Can you print the data below, word for word, from the line with "How far is the" through the final line, including both of those lines?
— Start Material —
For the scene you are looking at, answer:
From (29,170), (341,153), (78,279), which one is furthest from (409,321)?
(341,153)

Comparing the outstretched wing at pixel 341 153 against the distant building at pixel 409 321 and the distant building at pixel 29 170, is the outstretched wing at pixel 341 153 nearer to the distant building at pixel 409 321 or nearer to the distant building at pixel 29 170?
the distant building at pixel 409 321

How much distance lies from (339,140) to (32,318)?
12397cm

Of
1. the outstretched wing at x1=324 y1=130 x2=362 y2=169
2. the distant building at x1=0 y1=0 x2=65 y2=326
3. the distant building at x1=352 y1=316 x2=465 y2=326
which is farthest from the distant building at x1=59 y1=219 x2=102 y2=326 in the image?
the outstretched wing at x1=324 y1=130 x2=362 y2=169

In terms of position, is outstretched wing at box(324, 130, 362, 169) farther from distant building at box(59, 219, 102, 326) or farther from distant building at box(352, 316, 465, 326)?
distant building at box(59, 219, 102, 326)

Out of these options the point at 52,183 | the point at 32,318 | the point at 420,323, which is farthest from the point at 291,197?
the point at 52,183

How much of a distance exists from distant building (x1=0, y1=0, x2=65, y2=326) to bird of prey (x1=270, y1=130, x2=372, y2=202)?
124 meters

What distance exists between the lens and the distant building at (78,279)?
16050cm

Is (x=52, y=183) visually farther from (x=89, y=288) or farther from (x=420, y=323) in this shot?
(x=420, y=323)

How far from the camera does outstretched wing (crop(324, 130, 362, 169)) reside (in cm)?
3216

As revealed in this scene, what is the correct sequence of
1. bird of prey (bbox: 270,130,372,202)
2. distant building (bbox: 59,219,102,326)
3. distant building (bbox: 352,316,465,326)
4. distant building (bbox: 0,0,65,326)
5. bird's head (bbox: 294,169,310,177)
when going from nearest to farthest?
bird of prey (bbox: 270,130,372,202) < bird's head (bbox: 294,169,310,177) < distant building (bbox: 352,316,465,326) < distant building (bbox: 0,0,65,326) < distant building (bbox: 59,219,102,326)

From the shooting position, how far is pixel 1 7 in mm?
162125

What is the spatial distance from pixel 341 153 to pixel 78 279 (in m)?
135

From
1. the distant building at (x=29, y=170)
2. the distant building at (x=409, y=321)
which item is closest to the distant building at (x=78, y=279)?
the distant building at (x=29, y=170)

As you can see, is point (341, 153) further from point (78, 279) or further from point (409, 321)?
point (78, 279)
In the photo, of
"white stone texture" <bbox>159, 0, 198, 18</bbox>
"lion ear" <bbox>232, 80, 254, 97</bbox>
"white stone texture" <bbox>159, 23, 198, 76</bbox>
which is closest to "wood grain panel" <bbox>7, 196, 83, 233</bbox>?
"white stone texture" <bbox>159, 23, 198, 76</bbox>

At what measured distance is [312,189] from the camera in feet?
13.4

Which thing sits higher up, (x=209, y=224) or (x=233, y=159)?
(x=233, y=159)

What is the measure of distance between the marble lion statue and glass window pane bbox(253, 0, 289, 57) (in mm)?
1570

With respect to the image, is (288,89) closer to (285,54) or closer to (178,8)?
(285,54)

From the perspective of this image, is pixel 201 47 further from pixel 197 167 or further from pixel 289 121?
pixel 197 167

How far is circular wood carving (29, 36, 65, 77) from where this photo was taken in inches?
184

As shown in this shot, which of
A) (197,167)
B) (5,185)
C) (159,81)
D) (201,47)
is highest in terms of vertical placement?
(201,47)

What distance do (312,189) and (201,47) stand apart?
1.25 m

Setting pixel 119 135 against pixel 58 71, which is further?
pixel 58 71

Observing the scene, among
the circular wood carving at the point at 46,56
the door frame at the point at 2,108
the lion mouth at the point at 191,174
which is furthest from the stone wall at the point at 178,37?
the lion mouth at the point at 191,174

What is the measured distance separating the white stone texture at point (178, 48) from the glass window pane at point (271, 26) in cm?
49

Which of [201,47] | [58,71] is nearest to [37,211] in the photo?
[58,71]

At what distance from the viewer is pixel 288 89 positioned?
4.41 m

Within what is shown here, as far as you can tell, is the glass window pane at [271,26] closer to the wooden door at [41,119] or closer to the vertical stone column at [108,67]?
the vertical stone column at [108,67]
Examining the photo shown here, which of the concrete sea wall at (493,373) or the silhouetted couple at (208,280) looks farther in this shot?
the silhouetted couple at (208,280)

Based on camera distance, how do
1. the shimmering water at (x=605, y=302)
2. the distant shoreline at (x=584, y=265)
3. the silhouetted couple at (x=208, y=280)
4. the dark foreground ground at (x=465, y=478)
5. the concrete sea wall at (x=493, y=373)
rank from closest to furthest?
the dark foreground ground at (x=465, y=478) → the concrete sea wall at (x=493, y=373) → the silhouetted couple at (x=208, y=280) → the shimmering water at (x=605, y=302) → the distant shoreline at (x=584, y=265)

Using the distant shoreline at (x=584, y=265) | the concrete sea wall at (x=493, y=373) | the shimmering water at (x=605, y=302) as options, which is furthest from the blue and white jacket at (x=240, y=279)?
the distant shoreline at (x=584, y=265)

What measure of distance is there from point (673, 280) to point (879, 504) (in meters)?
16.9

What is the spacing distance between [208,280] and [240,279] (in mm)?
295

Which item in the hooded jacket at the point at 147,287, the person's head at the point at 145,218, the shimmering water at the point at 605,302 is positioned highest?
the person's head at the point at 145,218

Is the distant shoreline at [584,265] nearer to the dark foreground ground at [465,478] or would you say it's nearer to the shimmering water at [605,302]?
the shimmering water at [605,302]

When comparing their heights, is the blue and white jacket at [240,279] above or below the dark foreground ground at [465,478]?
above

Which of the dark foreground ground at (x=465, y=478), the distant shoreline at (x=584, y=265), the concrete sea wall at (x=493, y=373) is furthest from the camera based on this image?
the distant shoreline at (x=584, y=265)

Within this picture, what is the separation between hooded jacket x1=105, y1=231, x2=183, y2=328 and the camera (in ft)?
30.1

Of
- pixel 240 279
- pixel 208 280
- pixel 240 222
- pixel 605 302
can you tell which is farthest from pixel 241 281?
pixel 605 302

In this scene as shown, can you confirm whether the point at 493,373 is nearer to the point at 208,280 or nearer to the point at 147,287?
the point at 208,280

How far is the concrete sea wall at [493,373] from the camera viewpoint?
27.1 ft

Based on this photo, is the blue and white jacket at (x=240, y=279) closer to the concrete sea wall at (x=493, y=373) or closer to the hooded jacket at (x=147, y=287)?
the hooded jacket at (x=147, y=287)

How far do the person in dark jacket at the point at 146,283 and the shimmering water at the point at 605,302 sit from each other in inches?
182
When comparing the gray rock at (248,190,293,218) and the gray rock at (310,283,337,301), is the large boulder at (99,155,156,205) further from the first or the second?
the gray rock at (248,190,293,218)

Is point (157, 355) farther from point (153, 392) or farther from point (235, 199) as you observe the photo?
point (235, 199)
— End Material —
◆ Reply to the task ◆
How far is the concrete sea wall at [493,373] from the camera viewpoint?
27.1 ft

Based on this photo, is the blue and white jacket at (x=240, y=279) closer to the concrete sea wall at (x=493, y=373) or closer to the hooded jacket at (x=147, y=287)?
the hooded jacket at (x=147, y=287)

How far do the person in dark jacket at the point at 146,283 and the shimmering water at the point at 605,302 sit from each other in inches?
182
When comparing the gray rock at (248,190,293,218) and the gray rock at (310,283,337,301), is the large boulder at (99,155,156,205) further from the first or the second?
the gray rock at (248,190,293,218)

Is point (157, 355) farther from point (153, 392) or farther from point (235, 199) as you observe the photo?
point (235, 199)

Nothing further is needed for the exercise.